§ **TASK DETAILS**: Copy every line of the data exactly, keeping out any picture.

● ● ●

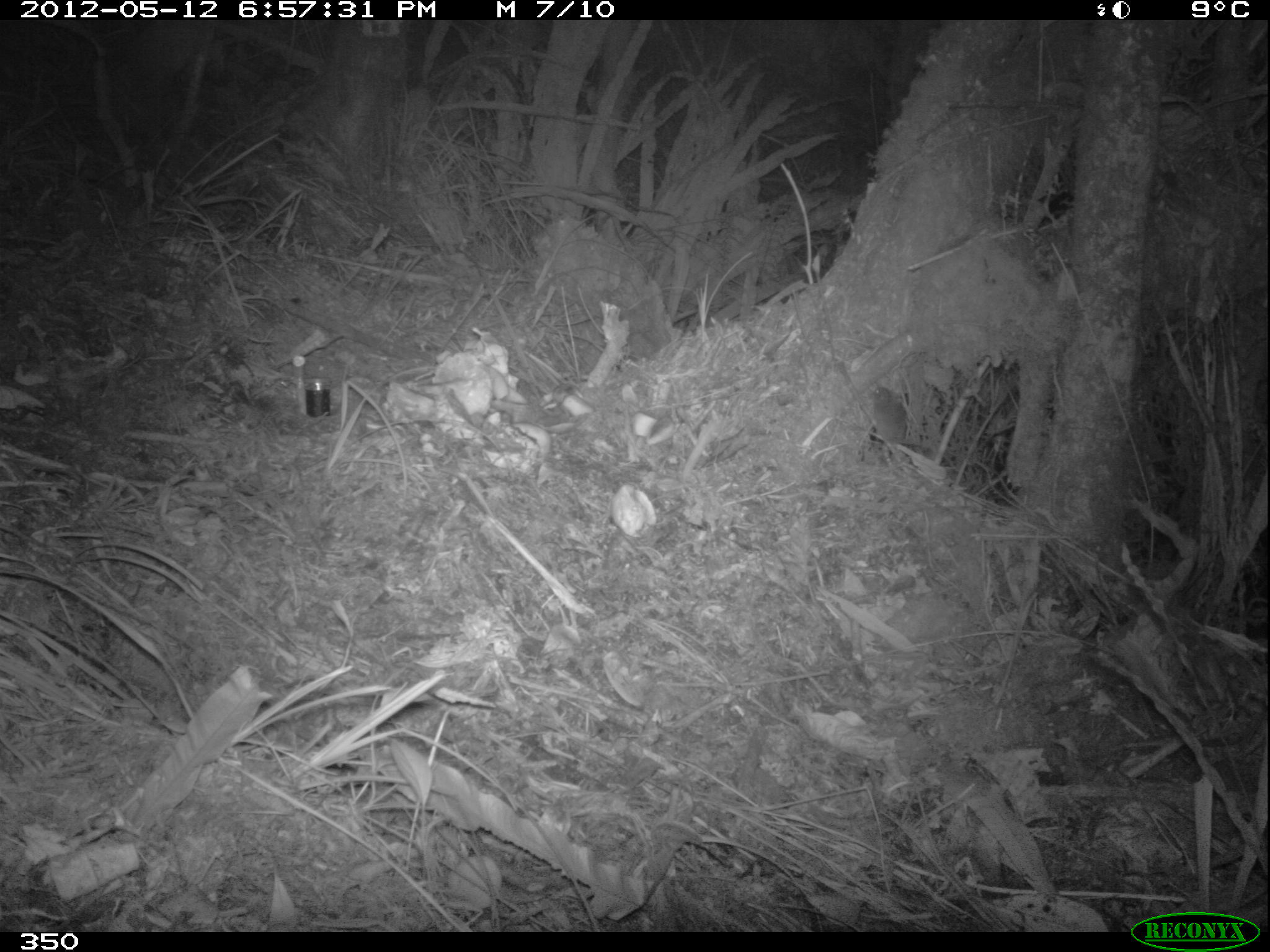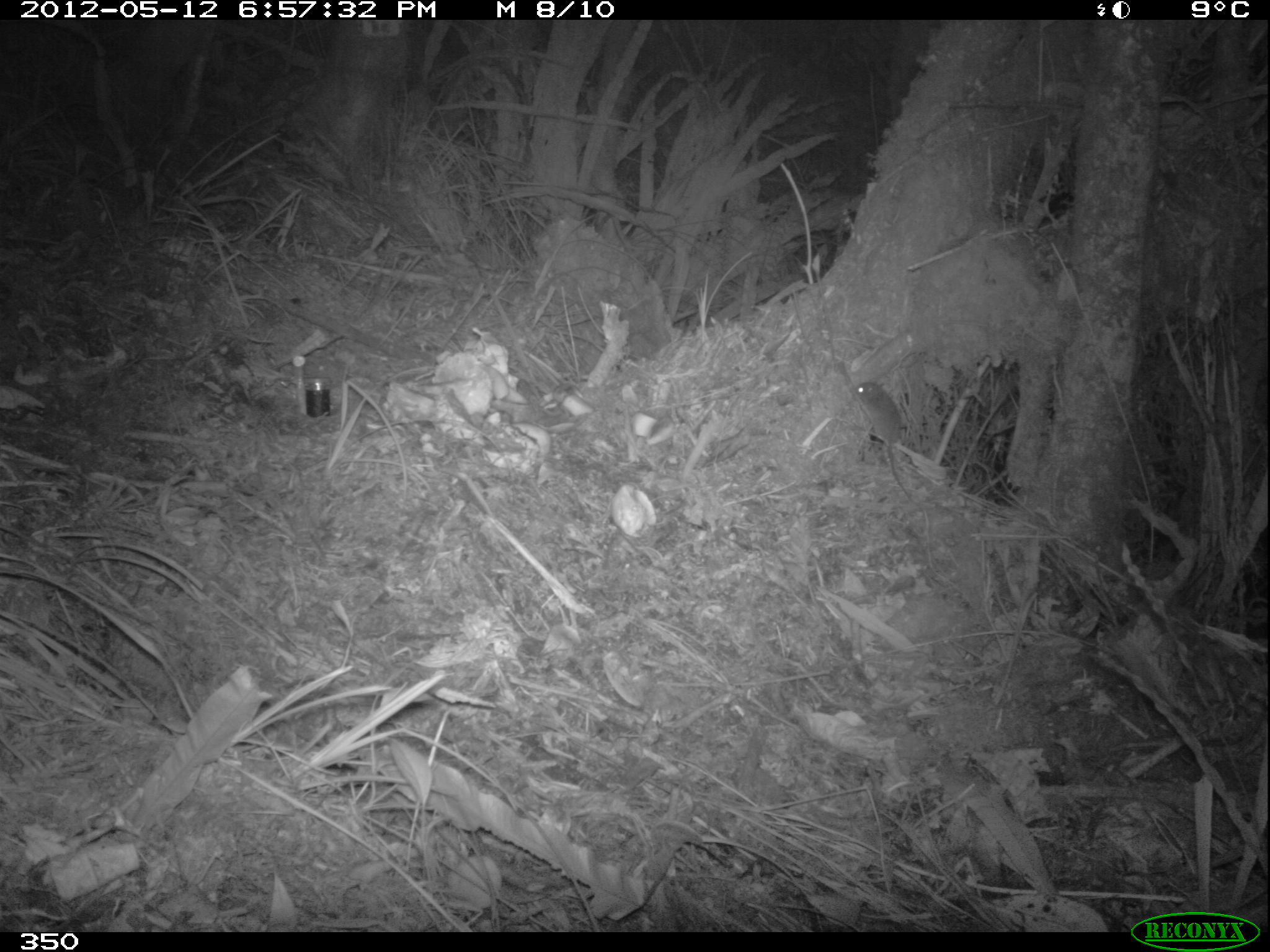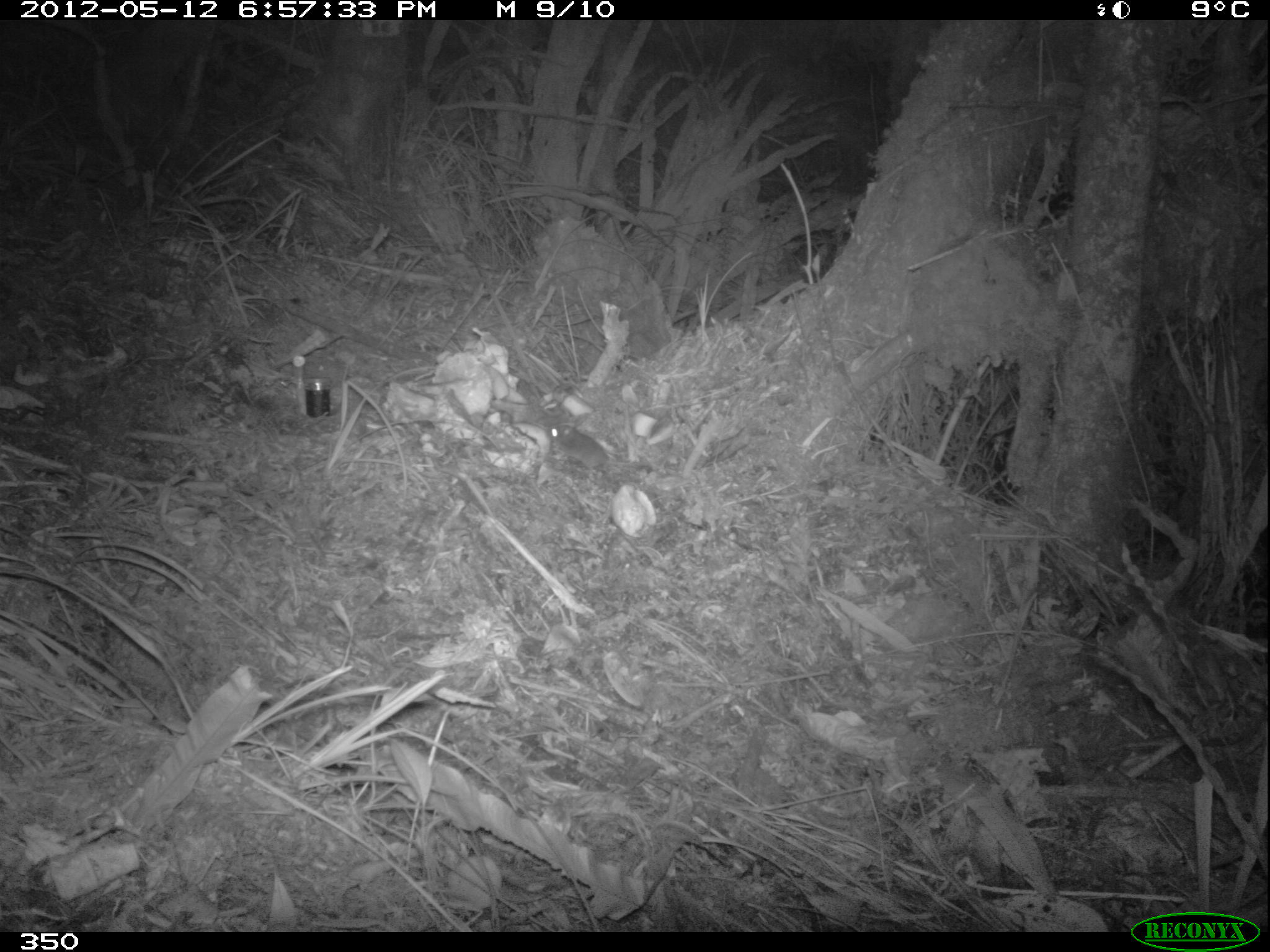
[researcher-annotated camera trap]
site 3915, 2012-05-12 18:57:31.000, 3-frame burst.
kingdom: Animalia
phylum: Chordata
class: Mammalia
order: Rodentia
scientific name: Rodentia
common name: rodents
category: unknown rodent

● ● ●

§ **FINAL ANSWER**:
[researcher-annotated camera trap]
site 3915, 2012-05-12 18:57:31.000, 3-frame burst.
kingdom: Animalia
phylum: Chordata
class: Mammalia
order: Rodentia
scientific name: Rodentia
common name: rodents
category: unknown rodent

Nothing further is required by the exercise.